Interesante, The Master, amor de puñetazo ebrio - 12/01/2013 11:36:39

" El borracho y agresivo Freddie (Joaquin Phoenix) vaga entre diversos trabajos, cuando conoce, en un barco, al carismático líder Lancaster Dodd (Philip Seymour Hoffman), quien se define como médico y filósofo pero lidera un importante culto en la América de los cincuenta.
¿Cómo acercarnos a esta impecable, misteriosa y relevante obra? Vamos a intentar volver sobre los pasos del director más esquivo e imaginativo del cine norteamericano, el primer e indudable maestro , en la medida en que su estilo no es solamente reconocible sino que funciona bajo reglas enteramente nuevas , del que tenemos noticia tras la exitosa generación del Nuevo Hollywood y algunos agentes independientes surgidos, en parte, a Sundance.
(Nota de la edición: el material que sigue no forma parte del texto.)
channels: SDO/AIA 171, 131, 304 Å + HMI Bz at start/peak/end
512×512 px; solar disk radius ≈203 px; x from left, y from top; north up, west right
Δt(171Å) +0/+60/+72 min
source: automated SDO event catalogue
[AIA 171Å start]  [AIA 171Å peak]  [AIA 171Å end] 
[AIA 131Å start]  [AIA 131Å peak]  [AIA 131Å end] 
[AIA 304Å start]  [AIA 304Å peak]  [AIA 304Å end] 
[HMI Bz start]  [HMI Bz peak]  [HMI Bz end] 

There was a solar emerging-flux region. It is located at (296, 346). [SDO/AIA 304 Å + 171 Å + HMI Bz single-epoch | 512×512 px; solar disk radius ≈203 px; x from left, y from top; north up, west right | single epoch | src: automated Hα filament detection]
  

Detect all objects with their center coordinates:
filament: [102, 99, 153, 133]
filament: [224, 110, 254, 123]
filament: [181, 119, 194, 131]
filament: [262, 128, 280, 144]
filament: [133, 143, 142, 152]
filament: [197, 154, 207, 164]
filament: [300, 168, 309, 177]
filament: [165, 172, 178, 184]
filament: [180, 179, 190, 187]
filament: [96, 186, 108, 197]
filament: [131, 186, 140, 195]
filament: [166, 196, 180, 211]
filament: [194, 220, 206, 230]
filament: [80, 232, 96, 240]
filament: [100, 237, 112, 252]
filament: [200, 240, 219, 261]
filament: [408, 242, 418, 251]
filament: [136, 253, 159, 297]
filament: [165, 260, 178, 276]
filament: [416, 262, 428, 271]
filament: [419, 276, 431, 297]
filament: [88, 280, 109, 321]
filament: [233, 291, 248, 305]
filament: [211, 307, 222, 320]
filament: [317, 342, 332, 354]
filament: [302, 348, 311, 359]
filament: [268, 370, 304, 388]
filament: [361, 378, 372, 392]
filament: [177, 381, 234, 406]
Paul Thomas Anderson suele dirigir la misma historia del antagonismo paternofilial una y otra vez. Ése era el tema central de su genial debut, "Sidney" (Hard Eight, 1996), con la amistad entre Philip Baker Hall y John C. Reilly como asunto paternofilial. Incluso cuando se volvió scorsiano en su película menos interesante, la eficiente "Boogie Nights" (id, 1997) había también lazos de paternidad con el inocente "hombretón" encarnado por Mark Wahlberg.
Ya en "Magnolia" (id, 1999) su primera y fascinante obra maestra, un caos que se llena de altmanismos para lograr la mejor actuación de Tom Cruise, logra retratar varias relaciones destructivas de padres con sus descendientes, incluyendo la más potente, la de un niño que se rebela contra un padre obsesionado por su triunfo.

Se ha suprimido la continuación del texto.